*** Records provided ***
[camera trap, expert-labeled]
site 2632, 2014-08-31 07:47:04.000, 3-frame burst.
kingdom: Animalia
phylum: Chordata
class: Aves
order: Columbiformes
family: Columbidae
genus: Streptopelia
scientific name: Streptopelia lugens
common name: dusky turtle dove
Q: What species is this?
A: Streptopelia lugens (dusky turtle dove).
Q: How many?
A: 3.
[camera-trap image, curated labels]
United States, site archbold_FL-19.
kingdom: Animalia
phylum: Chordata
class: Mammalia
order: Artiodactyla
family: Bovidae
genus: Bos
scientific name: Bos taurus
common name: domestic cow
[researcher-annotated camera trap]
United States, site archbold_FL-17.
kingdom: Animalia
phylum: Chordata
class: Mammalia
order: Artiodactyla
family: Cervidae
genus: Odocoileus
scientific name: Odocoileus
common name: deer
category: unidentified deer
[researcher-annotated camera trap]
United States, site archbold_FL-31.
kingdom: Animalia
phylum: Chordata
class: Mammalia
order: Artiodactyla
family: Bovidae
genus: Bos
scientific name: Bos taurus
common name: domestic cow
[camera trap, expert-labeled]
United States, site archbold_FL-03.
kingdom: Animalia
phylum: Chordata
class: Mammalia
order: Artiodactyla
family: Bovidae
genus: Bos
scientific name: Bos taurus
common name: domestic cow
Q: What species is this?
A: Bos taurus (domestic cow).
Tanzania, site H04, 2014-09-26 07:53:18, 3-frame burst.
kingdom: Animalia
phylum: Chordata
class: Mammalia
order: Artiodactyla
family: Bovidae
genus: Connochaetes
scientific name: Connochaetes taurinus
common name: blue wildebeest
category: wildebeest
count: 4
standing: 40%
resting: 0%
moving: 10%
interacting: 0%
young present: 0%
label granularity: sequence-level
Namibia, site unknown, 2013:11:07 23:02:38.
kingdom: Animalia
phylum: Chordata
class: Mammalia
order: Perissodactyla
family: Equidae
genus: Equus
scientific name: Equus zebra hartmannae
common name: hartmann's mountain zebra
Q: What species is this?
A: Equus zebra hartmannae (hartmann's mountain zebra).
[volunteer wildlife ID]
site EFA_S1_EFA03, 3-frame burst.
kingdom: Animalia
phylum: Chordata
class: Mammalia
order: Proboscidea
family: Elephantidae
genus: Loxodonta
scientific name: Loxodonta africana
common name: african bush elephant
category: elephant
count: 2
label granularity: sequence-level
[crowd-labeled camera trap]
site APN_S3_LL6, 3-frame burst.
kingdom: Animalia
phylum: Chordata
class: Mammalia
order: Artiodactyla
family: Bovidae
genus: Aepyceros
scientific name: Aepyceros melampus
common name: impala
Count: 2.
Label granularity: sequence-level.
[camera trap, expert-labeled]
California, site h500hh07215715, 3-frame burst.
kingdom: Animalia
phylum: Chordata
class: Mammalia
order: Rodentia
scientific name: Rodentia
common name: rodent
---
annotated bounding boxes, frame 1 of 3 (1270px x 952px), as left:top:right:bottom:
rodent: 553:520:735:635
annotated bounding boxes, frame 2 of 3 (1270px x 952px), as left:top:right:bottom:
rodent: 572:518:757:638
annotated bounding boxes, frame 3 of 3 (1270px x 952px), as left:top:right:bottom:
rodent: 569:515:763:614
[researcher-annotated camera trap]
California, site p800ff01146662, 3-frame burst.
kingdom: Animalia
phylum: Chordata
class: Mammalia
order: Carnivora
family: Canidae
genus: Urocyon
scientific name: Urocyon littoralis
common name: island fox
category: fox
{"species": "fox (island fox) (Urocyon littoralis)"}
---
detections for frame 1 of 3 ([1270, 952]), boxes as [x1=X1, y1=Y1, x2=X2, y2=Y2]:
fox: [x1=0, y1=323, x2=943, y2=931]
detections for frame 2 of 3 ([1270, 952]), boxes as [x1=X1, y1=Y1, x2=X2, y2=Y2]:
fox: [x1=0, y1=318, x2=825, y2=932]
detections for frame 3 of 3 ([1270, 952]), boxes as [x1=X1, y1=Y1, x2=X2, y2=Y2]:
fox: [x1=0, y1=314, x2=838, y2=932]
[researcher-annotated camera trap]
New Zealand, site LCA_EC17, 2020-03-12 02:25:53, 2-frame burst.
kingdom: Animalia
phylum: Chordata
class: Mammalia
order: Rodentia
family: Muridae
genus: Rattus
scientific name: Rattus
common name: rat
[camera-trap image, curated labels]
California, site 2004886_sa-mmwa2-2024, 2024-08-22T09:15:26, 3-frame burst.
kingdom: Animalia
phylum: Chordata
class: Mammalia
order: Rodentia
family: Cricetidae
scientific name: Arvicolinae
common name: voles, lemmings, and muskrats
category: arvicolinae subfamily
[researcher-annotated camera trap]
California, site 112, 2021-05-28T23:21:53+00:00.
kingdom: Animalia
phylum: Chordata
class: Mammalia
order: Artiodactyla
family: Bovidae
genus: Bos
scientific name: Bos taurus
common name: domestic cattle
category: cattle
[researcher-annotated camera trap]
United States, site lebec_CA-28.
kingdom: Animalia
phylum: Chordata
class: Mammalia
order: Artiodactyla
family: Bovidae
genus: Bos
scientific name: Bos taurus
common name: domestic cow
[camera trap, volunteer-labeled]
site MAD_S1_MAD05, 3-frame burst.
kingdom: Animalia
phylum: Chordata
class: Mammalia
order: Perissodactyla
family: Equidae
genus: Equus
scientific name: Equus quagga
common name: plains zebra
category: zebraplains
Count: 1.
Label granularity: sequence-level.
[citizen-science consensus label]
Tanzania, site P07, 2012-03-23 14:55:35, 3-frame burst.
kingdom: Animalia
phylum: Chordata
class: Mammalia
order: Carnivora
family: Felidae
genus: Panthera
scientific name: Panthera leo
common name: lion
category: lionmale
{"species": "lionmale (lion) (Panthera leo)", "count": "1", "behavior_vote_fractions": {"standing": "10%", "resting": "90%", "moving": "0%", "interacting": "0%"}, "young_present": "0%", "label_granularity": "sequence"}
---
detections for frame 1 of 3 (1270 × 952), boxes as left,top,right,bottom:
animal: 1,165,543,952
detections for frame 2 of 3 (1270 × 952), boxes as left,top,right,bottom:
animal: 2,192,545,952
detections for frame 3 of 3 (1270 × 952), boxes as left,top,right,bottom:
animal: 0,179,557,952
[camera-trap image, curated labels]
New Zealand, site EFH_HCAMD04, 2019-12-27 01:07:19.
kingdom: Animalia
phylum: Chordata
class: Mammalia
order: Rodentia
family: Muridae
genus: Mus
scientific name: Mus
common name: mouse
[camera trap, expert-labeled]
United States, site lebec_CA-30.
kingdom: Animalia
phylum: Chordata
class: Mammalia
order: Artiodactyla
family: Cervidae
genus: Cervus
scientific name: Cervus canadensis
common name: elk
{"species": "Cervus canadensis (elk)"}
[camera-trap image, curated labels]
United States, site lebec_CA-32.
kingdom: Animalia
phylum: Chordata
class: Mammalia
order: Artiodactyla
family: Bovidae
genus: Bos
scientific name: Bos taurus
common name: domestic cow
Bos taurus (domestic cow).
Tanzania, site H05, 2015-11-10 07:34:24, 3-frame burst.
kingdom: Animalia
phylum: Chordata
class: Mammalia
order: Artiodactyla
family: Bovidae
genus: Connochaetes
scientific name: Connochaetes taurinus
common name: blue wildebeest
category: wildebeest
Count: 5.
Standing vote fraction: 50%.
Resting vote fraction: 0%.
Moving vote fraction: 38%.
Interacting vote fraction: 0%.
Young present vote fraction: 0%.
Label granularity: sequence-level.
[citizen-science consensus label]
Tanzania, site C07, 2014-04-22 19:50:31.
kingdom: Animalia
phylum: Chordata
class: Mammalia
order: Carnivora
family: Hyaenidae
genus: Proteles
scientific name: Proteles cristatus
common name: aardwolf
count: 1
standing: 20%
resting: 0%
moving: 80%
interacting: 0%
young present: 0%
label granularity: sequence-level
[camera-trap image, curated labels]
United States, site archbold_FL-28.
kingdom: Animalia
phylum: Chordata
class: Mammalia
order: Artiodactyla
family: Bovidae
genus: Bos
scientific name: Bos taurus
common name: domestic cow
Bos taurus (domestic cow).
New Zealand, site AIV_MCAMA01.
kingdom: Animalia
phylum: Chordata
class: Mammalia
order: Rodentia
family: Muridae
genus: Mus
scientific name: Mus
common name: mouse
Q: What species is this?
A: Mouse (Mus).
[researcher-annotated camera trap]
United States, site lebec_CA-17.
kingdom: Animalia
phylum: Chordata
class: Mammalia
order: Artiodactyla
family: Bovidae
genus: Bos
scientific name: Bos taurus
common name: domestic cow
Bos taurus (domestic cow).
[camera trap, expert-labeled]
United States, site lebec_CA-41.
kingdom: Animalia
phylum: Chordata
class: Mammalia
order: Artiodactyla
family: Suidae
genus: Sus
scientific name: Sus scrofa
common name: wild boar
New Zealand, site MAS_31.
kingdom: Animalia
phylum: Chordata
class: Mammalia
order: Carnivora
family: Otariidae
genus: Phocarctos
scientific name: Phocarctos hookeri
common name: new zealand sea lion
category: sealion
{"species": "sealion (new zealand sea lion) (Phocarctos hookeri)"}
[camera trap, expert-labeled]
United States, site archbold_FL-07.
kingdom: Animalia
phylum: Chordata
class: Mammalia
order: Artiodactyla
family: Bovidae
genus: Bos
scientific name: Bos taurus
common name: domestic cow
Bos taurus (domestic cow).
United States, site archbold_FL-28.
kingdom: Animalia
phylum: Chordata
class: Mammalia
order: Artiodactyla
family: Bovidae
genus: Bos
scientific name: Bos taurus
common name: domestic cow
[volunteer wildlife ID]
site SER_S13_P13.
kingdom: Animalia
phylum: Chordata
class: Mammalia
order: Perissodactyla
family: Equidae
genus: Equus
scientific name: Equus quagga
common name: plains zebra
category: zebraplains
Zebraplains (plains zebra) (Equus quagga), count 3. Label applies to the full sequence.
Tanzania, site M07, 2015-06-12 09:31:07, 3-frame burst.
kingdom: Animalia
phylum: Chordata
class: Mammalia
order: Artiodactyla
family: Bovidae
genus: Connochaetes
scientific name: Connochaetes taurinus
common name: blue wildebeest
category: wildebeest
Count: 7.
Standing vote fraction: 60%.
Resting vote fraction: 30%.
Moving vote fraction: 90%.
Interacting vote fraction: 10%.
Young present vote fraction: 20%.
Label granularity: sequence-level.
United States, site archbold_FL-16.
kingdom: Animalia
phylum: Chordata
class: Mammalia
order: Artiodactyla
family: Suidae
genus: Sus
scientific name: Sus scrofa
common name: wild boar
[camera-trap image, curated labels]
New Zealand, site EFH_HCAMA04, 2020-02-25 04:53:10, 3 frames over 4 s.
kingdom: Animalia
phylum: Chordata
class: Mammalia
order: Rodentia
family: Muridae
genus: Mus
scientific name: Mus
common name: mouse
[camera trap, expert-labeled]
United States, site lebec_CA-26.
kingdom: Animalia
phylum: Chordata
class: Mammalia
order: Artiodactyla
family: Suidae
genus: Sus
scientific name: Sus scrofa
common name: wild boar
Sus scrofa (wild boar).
***
Retype exactly, and only, the lines above from the one where "common name: domestic cattle" occurs up to and including the one where "scientific name: Panthera leo" occurs.

common name: domestic cattle
category: cattle
[researcher-annotated camera trap]
United States, site lebec_CA-28.
kingdom: Animalia
phylum: Chordata
class: Mammalia
order: Artiodactyla
family: Bovidae
genus: Bos
scientific name: Bos taurus
common name: domestic cow
[camera trap, volunteer-labeled]
site MAD_S1_MAD05, 3-frame burst.
kingdom: Animalia
phylum: Chordata
class: Mammalia
order: Perissodactyla
family: Equidae
genus: Equus
scientific name: Equus quagga
common name: plains zebra
category: zebraplains
Count: 1.
Label granularity: sequence-level.
[citizen-science consensus label]
Tanzania, site P07, 2012-03-23 14:55:35, 3-frame burst.
kingdom: Animalia
phylum: Chordata
class: Mammalia
order: Carnivora
family: Felidae
genus: Panthera
scientific name: Panthera leo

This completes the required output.